[Before I get much further, let me get something off of my chest: Most articles about club shafts misuse the term “torque”. Torque is a force input—the moment of a force acting perpendicular to an axis—but it seems as if every article I read uses the term to denote a shaft’s reaction to that force, e.g., referring to a “low-torque” shaft; instead of the force itself. In this usage a “low torque” shaft is one with high torsional stiffness; that is, a high resistance to twisting.]
The ball and club face are in contact for such a short period—contact time is measured in milliseconds—that there simply is not enough time for the shaft to react to impact forces and significantly affect the interaction between club and the ball[i]. However, the forces acting on the club head during the swing have plenty of time to affect the shaft, which in turn affects the orientation of the club face—and that’s where the physical properties of the shaft come into play.
The downswing is initiated when the golfer accelerates the grip end of the club. The higher the acceleration—that is, the more quickly the golfer gets the club up to speed—the greater the force acting on the club head, at least in the initial portion of the swing. [If you remember anything from Freshman Physics, it should be F=MA (Force = Mass × Acceleration).]
CAUTIONActual science/engineering content follows. Marketing/sales personnel may feel free to look away, or skip entirely.
This is how it works: The centrifugal force generated as the club is swung acts through the perpendicular distance between the center of mass of the club head and the line of the shaft—the moment arm—to produce a twisting force, or moment, which bends the shaft forward, increasing the loft of the club face. The point in the shaft at which it begins to flex under the influence of the swing-induced moment (frequently manipulated by changing material and/or thickness) is the kick point.

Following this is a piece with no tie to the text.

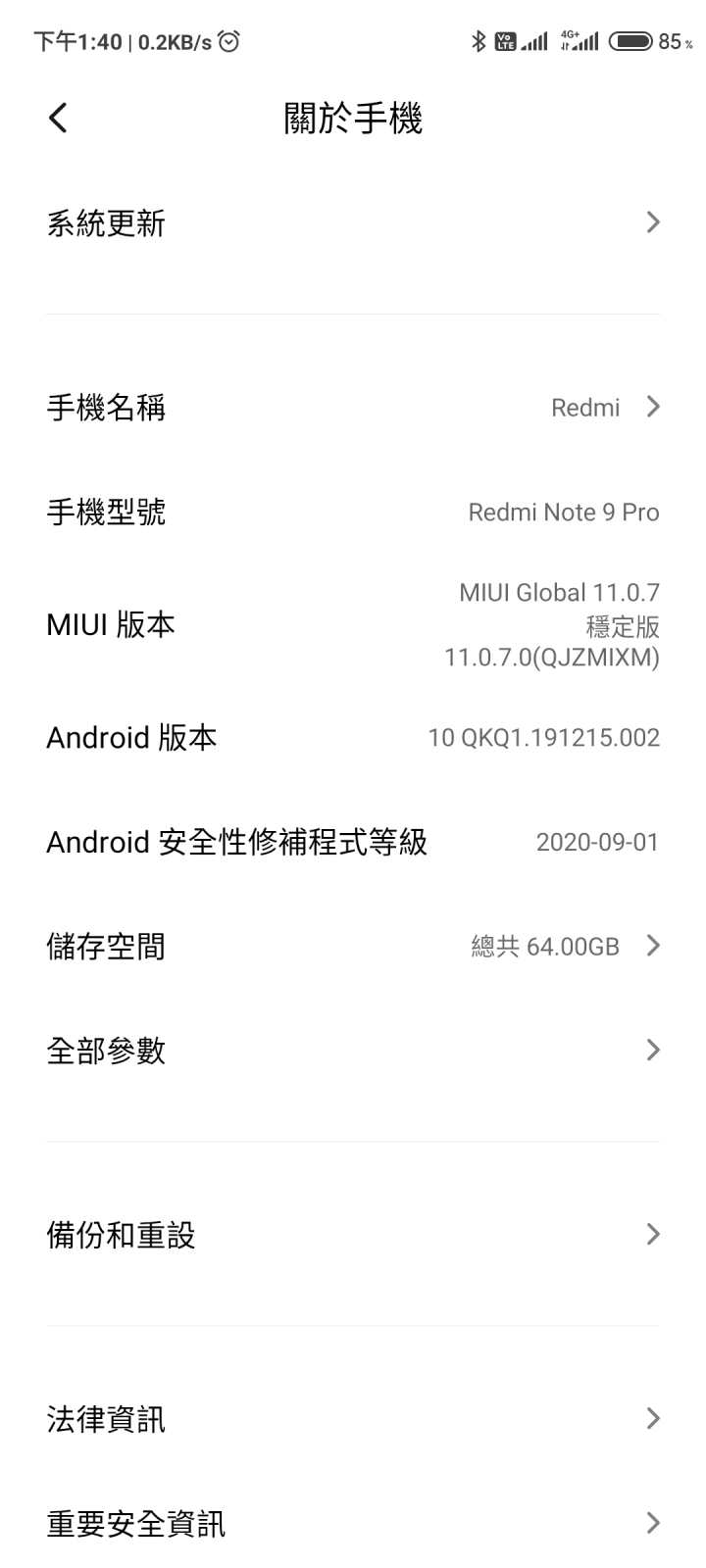 有人小米機更新到MIUI11.0.7.0和我一樣抬起喚醒失效嗎？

Centrifugal force acting on the center of mass of the club head produces a twisting moment that can increase the loft of the club face. |
There are three club-related factors that affect ball flight—swing speed, swing path, and club face orientation—and since swing speed also affects the orientation of the club face by way of the deformation that it induces in the club shaft, it is doubly important when analyzing the swing.
Shaft weight and the overall balance of the club (“swing weight”) have some effect on swing speed, but the overall stiffness of the shaft and the location of the transition, or kick point (if there is one), are the most important characteristics of the shaft when it comes to affecting club head position at impact.
As mentioned above, the shaft’s response to swing speed—that is, the amount of “kick”—is dependent upon the overall stiffness of the shaft, the location of the kick point, and the magnitude of the force acting on the shaft. The magnitude of the centrifugal force is determined by swing speed and the length of the moment arm, M, which is determined by the location of the club head’s CG, or center of mass. Now do you get what I said about a can of worms?
A look back through that shopping list of factors which determine how the shaft affects club face orientation at impact can set your head spinning when you consider the variability of those factors— and perhaps the most variable of them all is the swing.
A good club-fitter, with the right data-gathering technology and a wide variety of shaft/club head combinations at their disposal, will be able to sort through the variables and put any golfer into the optimum combination of shaft and club head for their swing. But which swing are you being fit for? Your usual 9/10ths driver swing? The little poke you take to keep the ball in play on a narrow fairway? Or your all-out, swing-for-the-fences lash for those long carries or ego-tempting drivable par-4s? Is one shaft going to be satisfactory for the full range?
Because swing speed is so variable, and because the ripple-down effect of swing speed on flex-induced loft increase varies with swing speed, I think that reducing one area of variability in the swing—shaft flex—can go a long way toward producing consistent ball flight, and the best way to do that is to go with a stiff shaft.
I think that the real effect here is actually a sort of back-formation; that is, since lower swing speeds produce less loft increase, these players can use a more flexible shaft without inducing a large increase in loft which would cause the ball to launch at a too-high angle. Also, shafts that are more flexible generally also have a softer “feel”, a purely subjective aspect of club performance that many players associate with improved touch and control.
Launch angle is the aspect of ball flight that is probably most affected, and most directly affected, by the kick point loft increase that we have been discussing—but launch angle can be controlled more consistently by ball placement relative to stance, and by teeing height. Set up with the ball more forward in the stance and/or teed up higher, and a higher launch angle results; moving the ball back in the stance and teeing it lower will do the reverse.
So why, when launch angle can be managed directly and more consistently by these two very controllable factors, would a player rely on the highly variable factor of kick-point loft increase to achieve the desired launch angle? Looking at the problem from that point of view, I have come to the conclusion that the best shaft for any given swing is the lightest shaft which is stiff enough to minimize shaft flex before impact.